As it happens, the fires have been worst along Turkey’s south coast, an opposition stronghold, and local mayors along with officials of the opposing Republican People’s Party (CHP) have “complained in interviews and video appeals that they were not receiving the help needed from the central government—planes and helicopters to douse the blazes,” the Times says.
“Among the criticisms of Mr. Erdogan’s government have been its mothballing of planes to combat forest fires and its decision to contract for only three Russian planes in their place.”
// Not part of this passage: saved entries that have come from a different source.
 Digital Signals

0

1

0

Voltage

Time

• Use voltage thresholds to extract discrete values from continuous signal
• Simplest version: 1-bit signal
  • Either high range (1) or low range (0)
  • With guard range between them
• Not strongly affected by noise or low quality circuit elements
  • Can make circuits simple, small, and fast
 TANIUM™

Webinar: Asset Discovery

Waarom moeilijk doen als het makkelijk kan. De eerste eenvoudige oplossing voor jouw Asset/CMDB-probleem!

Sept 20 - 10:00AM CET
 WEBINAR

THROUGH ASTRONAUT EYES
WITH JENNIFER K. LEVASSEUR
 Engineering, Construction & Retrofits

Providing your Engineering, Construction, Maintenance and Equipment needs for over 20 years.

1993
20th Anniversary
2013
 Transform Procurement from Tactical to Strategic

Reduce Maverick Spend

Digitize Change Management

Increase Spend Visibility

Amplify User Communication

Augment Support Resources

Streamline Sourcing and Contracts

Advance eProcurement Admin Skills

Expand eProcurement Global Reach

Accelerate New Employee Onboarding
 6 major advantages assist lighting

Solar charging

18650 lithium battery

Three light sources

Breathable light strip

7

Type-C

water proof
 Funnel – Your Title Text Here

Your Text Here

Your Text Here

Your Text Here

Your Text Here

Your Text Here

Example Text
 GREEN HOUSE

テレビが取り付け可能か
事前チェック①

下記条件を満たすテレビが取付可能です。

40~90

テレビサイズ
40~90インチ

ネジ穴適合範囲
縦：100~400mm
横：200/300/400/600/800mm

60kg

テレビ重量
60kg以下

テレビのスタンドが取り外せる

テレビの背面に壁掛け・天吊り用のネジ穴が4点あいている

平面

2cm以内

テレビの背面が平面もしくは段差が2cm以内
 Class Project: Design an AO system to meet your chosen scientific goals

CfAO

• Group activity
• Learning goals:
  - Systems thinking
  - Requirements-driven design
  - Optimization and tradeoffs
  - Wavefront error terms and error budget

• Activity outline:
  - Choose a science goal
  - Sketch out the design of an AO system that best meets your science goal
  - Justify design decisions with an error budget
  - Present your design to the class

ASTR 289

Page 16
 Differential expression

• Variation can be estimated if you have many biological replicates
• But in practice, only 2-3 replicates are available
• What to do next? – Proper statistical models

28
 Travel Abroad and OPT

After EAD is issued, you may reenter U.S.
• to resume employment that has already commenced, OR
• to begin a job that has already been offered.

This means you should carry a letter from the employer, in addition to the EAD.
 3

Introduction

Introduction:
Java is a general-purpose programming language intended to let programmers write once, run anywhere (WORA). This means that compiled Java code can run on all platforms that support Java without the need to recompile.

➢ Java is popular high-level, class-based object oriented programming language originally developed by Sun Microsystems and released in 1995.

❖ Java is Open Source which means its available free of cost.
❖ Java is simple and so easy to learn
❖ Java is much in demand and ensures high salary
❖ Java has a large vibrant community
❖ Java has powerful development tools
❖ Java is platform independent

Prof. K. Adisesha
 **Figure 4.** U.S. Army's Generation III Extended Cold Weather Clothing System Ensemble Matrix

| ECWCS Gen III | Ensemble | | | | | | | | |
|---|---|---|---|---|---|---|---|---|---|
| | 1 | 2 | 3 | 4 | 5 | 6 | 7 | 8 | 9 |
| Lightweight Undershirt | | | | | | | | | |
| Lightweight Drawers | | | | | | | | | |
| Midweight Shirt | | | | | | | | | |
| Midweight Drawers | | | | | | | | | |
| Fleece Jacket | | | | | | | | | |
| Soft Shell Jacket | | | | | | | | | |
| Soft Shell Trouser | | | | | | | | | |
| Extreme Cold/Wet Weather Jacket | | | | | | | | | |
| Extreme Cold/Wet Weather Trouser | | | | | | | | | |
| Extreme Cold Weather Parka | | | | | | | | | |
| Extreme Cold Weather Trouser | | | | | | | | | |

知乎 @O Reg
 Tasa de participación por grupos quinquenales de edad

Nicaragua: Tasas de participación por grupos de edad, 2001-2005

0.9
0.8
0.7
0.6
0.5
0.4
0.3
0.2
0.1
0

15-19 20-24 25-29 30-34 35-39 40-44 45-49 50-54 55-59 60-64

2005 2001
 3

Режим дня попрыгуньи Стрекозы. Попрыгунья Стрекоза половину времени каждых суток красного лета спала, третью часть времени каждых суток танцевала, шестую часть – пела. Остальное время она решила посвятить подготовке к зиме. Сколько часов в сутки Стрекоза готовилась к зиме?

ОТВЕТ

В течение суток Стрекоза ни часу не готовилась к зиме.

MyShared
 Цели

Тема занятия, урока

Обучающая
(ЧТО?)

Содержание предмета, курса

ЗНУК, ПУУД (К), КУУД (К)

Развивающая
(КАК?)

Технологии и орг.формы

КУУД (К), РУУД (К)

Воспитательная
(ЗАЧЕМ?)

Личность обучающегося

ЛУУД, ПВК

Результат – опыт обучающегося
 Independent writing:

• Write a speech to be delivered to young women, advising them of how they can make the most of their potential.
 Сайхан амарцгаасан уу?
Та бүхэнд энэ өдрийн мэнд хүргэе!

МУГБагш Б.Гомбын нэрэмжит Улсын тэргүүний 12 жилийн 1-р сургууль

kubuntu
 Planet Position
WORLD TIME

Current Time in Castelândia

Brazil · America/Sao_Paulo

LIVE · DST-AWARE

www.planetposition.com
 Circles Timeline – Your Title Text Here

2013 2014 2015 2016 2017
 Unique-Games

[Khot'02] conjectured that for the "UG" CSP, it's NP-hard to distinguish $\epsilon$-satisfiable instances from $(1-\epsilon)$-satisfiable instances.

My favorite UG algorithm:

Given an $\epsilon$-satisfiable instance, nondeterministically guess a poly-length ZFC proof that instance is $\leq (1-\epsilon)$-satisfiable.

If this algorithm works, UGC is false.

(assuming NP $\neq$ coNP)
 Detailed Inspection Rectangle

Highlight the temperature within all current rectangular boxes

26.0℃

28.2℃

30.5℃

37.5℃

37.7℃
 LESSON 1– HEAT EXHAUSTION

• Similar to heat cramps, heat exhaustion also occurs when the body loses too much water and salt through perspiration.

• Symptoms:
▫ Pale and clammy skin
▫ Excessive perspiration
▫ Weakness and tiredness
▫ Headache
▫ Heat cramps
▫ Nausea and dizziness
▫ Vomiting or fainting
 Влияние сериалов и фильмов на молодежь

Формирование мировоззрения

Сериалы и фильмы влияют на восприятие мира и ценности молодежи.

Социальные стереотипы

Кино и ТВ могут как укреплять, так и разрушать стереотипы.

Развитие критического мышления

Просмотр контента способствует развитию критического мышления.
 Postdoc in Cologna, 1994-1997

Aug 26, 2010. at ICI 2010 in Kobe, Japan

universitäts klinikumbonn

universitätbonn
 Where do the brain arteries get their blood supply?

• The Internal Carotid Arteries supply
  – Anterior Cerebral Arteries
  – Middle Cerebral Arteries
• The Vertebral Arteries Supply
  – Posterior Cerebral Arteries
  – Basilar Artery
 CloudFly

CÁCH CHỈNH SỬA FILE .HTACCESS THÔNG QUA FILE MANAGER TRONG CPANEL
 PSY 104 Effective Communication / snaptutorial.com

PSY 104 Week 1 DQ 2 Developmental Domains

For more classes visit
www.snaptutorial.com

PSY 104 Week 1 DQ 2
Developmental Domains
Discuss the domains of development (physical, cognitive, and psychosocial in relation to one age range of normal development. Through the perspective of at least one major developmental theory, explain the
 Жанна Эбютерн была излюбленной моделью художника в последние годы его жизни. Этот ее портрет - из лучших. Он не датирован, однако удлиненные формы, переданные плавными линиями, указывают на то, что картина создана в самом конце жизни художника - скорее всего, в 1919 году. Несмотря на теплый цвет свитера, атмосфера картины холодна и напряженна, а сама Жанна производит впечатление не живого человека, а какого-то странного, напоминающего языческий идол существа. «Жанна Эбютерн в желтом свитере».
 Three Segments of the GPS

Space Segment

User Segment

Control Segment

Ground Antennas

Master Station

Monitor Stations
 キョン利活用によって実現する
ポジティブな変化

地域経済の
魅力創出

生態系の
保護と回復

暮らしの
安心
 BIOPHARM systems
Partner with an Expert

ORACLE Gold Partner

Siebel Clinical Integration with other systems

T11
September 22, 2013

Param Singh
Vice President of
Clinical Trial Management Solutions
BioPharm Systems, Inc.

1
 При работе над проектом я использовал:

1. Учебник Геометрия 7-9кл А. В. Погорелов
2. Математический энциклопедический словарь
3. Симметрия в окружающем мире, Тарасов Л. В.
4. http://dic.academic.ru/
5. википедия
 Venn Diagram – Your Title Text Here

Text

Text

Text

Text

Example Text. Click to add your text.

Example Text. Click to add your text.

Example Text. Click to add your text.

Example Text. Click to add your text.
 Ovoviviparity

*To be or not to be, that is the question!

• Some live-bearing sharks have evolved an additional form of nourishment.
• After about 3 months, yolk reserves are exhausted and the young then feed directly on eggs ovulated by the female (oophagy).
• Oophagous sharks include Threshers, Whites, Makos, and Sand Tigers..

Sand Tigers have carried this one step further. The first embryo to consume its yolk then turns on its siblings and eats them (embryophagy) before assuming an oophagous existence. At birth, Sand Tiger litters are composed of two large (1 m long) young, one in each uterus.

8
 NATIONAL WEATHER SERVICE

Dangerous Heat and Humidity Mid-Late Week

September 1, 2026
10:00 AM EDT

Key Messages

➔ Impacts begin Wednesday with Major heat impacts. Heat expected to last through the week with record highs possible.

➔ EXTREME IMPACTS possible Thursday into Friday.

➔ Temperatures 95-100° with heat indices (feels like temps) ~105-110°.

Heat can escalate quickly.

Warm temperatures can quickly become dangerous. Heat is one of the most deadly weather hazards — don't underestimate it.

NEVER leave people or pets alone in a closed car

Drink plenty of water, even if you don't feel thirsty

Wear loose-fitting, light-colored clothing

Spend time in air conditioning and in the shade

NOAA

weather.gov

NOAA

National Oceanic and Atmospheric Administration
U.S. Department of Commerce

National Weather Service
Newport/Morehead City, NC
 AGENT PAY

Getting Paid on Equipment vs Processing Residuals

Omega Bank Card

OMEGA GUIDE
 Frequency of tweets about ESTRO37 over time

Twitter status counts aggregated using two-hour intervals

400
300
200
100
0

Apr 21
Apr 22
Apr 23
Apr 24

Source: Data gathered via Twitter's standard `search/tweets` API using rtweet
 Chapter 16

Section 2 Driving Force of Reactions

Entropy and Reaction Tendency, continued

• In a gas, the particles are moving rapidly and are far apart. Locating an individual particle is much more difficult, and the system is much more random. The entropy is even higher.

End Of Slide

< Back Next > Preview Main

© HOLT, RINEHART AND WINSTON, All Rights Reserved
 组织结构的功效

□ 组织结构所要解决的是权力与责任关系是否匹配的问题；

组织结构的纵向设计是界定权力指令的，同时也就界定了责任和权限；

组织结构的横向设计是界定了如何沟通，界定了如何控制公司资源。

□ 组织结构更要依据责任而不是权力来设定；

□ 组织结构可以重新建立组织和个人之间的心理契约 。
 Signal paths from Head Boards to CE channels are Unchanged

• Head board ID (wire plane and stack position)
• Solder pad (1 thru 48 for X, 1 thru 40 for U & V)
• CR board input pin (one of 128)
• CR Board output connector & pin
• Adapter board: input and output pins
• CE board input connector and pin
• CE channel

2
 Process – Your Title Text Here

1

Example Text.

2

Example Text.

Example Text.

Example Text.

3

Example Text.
Fanning the flames of political discord is the social media campaign #HelpTurkey. The movement, which presented itself as a legitimate effort to secure international assistance to fight the fires, seems likely to have been launched as a “sock puppet” effort to manipulate social media traffic and embarrass the national government. In response, government supporters have answered with their own hashtags asserting #StrongTurkey and #WeDon’tNeedHelp, while some government officials have lobbed likely baseless accusations that the fires were started intentionally by opposition supporters to “deflect blame for the disaster back onto their opponents.”
CHP leader Kemal Kilicdaroglu condemned those comments. “When people whose souls are so hurt call for help, instead of understanding them, labelling the people as terrorists and collaborators is a tactic that only incompetent governments will resort to,” he said.